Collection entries
========================

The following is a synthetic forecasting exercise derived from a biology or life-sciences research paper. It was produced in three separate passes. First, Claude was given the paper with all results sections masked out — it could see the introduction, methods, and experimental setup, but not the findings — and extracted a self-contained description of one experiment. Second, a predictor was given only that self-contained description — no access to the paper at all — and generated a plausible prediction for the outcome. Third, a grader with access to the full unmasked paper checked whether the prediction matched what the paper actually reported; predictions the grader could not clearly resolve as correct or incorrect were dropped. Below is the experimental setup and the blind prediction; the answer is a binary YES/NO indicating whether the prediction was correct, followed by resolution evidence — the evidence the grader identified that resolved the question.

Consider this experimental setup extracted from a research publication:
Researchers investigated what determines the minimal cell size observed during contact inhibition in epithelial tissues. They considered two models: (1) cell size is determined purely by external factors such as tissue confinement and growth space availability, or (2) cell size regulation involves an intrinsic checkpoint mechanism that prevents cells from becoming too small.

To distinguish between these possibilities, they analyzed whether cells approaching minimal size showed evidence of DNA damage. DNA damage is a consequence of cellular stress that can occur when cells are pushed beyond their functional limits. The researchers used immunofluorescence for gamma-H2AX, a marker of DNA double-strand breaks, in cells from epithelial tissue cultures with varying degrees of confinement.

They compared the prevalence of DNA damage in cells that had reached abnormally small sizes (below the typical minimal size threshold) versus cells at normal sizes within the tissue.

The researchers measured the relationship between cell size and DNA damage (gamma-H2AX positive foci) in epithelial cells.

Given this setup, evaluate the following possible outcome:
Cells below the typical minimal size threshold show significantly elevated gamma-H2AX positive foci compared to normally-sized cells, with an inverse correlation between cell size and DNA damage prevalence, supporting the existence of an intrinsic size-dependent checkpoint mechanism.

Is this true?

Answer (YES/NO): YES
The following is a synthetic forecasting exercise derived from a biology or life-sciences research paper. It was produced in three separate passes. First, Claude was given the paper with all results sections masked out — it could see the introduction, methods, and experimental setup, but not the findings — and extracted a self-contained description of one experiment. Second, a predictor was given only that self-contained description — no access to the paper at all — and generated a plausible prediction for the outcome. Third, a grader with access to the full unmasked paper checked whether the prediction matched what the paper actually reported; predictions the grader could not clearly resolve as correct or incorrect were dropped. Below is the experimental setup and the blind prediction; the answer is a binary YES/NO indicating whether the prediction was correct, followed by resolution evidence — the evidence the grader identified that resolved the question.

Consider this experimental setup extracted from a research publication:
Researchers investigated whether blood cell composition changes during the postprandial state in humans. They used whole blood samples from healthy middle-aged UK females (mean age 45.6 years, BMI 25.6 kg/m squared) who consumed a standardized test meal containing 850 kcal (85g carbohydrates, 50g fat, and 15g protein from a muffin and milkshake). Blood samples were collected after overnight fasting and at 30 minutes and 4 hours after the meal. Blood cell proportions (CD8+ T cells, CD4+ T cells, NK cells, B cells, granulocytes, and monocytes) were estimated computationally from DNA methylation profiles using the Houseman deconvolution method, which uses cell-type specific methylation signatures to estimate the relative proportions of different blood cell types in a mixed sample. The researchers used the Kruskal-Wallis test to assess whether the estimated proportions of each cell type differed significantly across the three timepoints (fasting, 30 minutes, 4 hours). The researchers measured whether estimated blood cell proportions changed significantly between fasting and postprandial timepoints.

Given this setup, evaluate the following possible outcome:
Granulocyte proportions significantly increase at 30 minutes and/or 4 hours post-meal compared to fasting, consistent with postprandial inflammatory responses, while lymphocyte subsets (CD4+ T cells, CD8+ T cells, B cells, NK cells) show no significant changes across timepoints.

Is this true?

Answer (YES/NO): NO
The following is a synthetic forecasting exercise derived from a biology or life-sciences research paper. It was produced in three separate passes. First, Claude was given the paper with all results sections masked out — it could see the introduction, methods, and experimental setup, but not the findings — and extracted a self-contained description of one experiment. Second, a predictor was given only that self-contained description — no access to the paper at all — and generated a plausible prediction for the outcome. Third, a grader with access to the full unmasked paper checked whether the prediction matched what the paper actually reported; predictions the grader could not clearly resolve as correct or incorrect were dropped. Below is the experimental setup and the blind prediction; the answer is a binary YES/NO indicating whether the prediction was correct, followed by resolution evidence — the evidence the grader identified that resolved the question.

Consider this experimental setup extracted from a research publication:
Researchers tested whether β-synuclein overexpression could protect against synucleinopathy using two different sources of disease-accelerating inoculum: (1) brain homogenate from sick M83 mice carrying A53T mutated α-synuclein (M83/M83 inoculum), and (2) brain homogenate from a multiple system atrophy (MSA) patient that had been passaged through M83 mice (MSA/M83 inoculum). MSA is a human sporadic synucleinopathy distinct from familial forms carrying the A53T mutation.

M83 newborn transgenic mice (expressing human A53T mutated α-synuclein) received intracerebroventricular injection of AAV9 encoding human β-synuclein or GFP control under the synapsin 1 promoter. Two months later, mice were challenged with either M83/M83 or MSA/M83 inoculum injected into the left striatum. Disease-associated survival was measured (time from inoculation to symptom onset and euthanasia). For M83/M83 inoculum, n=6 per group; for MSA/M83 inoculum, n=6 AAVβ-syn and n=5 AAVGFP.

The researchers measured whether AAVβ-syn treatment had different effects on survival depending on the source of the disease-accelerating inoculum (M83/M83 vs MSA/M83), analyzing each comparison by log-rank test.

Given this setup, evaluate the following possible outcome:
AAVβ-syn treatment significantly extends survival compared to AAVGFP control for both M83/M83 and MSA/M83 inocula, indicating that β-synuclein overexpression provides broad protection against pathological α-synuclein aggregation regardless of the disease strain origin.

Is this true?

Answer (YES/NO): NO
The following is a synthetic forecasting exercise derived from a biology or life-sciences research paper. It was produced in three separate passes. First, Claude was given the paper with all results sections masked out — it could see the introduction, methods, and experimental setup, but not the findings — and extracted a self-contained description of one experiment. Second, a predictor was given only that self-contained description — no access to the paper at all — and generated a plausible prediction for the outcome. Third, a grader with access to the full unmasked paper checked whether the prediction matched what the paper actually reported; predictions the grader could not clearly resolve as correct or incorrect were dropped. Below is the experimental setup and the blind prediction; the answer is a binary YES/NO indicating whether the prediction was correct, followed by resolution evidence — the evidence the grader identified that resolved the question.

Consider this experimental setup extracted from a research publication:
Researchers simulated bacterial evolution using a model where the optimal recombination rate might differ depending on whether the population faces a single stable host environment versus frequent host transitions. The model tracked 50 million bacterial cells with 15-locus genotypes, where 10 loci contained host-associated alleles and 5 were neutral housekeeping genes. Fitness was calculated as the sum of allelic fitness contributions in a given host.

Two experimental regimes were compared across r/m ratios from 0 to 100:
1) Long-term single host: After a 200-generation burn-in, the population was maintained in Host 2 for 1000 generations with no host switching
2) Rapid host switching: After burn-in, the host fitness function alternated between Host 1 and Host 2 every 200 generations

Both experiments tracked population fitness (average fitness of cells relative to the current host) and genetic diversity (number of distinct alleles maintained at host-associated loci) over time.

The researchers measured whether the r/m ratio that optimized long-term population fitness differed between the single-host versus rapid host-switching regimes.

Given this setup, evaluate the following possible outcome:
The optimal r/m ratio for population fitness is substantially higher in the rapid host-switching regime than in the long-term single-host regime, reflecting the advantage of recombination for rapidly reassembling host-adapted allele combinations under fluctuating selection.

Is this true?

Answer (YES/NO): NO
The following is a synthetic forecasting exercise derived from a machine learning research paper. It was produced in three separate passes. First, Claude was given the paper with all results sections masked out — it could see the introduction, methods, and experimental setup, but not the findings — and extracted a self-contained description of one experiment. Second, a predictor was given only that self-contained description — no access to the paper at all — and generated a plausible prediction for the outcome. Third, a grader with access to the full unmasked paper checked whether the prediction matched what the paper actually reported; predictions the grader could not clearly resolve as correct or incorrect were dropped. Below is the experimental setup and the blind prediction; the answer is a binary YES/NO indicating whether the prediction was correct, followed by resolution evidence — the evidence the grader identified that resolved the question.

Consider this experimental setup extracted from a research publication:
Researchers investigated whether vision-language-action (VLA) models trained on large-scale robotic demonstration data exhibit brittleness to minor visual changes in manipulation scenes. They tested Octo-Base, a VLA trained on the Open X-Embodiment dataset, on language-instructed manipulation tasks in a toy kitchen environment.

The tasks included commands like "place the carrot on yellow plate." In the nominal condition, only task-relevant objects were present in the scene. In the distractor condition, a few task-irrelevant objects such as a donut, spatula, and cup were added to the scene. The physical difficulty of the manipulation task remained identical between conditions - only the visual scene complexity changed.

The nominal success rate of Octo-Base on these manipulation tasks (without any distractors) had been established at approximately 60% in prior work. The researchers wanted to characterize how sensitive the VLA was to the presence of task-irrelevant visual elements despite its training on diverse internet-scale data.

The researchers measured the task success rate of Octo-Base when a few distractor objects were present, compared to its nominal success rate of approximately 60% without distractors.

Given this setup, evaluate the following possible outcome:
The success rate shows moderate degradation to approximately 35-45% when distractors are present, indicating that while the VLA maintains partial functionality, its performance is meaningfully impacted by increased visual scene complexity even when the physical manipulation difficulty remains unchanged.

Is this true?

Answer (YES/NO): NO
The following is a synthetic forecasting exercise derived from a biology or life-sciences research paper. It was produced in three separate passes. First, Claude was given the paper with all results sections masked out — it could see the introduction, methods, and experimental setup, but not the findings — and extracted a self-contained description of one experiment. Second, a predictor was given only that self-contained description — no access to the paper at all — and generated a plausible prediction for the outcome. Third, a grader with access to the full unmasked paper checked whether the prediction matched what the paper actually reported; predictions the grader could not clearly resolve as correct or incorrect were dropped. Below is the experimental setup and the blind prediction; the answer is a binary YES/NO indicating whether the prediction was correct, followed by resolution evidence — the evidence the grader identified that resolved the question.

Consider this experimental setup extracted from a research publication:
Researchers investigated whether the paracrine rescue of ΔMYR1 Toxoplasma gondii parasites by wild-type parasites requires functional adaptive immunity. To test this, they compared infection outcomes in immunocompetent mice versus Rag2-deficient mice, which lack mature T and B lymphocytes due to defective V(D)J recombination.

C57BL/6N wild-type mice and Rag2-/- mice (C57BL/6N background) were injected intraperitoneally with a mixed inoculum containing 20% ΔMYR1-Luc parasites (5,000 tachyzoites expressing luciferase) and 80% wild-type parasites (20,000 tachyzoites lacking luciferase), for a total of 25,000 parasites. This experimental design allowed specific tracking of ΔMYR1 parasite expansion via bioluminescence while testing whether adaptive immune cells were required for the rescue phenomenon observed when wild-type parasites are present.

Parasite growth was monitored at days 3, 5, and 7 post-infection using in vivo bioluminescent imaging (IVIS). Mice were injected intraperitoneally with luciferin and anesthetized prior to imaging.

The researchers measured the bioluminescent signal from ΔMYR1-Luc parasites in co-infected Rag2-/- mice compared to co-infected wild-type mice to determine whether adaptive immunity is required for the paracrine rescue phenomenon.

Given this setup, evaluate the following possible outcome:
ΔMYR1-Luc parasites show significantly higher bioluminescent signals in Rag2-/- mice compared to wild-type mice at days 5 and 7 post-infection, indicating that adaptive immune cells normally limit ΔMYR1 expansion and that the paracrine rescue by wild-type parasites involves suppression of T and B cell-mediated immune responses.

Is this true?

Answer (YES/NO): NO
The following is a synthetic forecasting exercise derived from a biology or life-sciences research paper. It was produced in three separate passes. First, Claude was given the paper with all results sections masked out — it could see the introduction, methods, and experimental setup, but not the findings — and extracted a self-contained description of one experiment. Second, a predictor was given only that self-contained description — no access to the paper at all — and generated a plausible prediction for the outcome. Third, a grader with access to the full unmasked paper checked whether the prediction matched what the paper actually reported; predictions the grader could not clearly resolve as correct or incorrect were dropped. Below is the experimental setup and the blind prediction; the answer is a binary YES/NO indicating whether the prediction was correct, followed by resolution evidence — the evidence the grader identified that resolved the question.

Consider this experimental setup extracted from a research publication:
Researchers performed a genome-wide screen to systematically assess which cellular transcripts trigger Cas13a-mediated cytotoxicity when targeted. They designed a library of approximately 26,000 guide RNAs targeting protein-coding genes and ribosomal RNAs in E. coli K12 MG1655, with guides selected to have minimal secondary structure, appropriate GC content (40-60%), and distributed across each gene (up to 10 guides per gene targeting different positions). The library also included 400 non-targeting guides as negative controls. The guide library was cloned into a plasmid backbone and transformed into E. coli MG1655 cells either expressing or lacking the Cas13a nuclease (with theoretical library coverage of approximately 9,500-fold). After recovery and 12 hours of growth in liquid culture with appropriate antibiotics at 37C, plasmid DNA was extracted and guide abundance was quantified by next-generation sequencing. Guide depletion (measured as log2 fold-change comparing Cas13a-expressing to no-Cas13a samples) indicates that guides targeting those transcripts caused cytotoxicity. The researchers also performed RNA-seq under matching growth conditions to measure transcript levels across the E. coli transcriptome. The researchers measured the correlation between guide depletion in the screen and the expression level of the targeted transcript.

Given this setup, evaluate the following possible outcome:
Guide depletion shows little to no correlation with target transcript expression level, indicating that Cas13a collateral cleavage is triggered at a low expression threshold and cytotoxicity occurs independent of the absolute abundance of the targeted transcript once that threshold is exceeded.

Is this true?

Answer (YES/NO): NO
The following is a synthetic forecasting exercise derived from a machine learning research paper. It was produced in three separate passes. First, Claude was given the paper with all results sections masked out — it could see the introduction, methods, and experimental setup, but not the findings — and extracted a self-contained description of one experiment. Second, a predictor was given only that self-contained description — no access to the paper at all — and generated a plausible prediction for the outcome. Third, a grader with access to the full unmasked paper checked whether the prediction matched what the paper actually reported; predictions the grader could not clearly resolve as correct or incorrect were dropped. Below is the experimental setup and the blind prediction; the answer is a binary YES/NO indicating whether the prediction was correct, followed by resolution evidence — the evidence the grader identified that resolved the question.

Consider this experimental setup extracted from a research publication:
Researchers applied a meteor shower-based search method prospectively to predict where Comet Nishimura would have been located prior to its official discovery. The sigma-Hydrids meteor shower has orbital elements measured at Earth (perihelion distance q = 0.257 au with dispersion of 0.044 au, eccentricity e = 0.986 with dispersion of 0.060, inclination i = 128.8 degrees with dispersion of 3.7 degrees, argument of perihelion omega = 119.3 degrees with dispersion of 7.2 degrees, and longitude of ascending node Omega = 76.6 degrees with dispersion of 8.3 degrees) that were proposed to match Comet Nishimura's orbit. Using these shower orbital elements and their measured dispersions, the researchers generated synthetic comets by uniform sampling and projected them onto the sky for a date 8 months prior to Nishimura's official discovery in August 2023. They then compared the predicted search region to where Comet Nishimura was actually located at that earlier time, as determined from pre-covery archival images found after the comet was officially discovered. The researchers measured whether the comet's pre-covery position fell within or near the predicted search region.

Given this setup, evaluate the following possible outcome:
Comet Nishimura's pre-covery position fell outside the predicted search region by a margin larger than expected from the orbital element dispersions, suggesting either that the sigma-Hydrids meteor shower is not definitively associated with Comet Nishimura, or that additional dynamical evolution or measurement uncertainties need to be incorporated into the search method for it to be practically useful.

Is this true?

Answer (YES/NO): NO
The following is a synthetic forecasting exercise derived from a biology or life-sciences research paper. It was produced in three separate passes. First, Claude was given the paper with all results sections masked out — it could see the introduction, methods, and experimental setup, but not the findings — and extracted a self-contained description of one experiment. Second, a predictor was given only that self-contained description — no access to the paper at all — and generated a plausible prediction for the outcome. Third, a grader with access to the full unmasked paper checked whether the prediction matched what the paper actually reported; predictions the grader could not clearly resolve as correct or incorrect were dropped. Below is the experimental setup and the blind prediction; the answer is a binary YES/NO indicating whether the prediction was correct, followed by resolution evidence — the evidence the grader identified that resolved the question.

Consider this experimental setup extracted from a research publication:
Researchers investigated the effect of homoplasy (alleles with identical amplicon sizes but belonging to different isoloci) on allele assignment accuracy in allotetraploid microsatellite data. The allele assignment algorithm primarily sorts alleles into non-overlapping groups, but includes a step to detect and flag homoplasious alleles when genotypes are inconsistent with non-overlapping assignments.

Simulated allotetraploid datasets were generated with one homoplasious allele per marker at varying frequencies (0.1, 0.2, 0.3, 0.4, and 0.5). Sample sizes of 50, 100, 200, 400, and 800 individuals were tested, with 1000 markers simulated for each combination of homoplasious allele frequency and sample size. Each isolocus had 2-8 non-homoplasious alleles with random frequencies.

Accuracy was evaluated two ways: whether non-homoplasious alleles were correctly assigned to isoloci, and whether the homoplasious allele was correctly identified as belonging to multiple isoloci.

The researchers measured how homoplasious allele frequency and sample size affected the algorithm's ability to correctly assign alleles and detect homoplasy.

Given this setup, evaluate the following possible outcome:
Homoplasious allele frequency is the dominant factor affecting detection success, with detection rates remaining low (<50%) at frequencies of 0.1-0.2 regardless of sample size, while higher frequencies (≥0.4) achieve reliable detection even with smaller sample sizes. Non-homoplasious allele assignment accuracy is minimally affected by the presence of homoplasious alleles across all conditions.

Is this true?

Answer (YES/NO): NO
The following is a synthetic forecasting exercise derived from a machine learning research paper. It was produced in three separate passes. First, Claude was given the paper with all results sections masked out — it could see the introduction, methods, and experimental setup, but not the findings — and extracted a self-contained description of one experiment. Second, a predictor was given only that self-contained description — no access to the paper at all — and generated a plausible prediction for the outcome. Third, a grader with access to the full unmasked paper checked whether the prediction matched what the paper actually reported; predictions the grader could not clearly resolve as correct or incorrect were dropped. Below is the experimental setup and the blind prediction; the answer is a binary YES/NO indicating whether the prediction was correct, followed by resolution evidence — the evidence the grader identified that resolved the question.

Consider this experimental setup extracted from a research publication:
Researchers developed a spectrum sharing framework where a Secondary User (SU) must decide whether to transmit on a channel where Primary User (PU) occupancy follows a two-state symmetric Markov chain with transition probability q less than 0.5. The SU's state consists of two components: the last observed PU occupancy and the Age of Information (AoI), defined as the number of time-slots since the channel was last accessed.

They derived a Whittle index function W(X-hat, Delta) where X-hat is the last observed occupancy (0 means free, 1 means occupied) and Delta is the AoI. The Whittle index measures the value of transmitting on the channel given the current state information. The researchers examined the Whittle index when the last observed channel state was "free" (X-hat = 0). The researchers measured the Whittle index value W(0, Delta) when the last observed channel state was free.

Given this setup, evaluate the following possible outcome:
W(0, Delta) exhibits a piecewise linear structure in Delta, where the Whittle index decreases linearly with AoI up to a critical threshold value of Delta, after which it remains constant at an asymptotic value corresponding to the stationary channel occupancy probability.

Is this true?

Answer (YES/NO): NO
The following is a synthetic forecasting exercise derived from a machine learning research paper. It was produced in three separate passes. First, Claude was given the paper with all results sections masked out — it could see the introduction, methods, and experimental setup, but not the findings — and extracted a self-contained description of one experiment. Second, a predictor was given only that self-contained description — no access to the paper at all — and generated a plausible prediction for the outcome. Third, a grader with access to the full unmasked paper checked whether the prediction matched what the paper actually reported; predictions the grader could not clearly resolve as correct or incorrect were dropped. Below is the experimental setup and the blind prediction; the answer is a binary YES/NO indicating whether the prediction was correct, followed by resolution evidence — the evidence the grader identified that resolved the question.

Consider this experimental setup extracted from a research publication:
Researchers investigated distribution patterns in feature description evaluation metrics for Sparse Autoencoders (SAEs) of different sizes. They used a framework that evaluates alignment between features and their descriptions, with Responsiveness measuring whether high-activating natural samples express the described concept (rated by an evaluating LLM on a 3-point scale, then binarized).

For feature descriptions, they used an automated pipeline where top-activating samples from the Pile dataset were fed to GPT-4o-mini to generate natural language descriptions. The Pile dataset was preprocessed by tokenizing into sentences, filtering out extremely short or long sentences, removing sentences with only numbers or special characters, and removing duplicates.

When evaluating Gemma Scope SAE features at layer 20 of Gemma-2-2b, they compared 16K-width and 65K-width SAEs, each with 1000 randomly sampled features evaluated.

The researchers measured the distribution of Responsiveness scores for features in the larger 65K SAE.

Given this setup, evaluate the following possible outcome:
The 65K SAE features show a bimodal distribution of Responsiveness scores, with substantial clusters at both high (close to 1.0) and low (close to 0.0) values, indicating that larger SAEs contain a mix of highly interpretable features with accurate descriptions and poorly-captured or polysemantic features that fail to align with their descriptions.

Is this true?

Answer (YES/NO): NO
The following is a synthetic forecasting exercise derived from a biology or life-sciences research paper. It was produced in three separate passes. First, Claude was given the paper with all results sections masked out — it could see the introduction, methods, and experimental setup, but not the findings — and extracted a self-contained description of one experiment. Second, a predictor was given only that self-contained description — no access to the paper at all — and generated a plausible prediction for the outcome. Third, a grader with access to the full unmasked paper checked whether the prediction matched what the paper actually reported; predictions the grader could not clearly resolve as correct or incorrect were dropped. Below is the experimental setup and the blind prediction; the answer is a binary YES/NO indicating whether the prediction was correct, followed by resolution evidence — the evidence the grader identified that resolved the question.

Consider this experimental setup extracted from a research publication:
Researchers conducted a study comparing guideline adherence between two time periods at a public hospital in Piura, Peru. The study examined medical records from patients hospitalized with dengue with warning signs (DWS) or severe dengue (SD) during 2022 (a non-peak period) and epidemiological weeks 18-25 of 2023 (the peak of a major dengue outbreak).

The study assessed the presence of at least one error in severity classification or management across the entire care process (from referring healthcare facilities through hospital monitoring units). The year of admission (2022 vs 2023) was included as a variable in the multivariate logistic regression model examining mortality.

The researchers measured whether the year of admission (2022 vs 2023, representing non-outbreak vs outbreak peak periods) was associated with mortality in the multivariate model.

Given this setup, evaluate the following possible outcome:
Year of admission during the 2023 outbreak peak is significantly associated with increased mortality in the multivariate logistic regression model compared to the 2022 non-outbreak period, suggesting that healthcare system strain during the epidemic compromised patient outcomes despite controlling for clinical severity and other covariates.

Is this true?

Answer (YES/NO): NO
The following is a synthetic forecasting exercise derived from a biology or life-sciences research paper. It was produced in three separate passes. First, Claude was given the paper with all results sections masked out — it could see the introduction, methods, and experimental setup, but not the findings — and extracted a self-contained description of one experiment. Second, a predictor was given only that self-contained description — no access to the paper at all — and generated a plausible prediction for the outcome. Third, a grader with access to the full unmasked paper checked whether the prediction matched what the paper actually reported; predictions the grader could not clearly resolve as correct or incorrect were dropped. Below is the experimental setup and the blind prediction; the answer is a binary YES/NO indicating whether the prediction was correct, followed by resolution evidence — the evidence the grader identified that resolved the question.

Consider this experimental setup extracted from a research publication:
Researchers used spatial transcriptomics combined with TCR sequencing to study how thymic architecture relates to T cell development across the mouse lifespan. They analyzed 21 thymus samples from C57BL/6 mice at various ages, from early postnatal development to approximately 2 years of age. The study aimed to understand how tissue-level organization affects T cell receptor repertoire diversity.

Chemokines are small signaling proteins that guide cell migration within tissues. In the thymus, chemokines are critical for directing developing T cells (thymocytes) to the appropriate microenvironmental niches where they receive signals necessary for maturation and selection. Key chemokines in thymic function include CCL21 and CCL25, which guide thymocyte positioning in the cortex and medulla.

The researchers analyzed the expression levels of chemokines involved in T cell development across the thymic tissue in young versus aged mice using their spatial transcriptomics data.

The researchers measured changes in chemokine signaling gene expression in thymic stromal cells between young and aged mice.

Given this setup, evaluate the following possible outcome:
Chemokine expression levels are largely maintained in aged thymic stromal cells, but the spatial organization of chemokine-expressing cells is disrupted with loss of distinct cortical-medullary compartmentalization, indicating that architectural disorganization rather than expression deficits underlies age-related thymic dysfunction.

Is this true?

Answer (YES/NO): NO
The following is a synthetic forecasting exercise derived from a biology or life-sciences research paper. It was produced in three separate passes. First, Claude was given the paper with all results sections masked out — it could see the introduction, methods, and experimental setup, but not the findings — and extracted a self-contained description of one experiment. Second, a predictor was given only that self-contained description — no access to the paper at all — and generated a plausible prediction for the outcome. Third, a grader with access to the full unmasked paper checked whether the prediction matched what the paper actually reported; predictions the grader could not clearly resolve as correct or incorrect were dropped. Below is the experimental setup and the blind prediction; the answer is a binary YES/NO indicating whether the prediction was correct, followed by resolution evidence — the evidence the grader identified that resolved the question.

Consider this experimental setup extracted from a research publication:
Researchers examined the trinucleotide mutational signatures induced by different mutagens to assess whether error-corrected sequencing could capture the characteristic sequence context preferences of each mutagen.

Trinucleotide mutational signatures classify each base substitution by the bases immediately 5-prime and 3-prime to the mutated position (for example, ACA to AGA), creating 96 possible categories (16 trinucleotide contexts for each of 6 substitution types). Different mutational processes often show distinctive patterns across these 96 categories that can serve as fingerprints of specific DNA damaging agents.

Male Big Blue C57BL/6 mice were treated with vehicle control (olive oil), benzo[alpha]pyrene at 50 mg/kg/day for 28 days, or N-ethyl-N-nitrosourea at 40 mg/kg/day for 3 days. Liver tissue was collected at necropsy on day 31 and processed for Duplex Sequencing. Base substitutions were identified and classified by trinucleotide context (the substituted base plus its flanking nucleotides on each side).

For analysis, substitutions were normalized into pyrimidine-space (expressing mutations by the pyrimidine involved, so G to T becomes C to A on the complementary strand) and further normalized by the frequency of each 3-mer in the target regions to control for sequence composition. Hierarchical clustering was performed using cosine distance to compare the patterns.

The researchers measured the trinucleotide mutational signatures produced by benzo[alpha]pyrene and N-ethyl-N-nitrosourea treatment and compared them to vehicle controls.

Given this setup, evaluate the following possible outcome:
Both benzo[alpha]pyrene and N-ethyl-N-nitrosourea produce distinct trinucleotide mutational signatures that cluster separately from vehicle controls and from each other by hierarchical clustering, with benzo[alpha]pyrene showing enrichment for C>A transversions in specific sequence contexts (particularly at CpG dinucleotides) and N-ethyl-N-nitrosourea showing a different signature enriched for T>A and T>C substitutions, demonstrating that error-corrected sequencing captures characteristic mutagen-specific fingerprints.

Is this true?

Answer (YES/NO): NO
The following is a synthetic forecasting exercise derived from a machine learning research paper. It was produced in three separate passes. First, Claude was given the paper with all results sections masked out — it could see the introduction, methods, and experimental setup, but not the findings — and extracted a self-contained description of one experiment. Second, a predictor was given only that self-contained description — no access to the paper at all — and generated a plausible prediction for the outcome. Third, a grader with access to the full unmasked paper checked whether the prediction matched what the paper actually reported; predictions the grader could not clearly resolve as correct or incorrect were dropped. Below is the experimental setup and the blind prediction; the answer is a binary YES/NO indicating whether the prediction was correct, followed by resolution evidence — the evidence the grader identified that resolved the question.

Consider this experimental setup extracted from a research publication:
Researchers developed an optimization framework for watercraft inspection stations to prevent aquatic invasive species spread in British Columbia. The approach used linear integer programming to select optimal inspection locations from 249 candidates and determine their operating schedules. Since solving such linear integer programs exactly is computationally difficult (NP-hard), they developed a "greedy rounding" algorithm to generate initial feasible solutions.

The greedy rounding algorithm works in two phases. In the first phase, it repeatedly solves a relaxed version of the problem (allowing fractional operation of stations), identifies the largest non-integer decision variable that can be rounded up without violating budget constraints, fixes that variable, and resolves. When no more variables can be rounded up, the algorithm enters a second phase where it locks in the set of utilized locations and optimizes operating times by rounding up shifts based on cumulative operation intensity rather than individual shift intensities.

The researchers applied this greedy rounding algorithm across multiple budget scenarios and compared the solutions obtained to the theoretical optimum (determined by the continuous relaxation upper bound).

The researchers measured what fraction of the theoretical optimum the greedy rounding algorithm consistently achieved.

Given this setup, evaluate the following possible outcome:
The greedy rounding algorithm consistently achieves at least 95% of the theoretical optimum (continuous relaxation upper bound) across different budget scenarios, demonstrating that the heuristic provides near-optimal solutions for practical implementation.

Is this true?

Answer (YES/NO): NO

========================

(AIM OF THE TASK): Given the records above, restate word for word only the lines starting at the one with "They compared the" and ending at the one with "The researchers measured the relationship".

(ANSWER SECTION):
They compared the prevalence of DNA damage in cells that had reached abnormally small sizes (below the typical minimal size threshold) versus cells at normal sizes within the tissue.

The researchers measured the relationship between cell size and DNA damage (gamma-H2AX positive foci) in epithelial cells.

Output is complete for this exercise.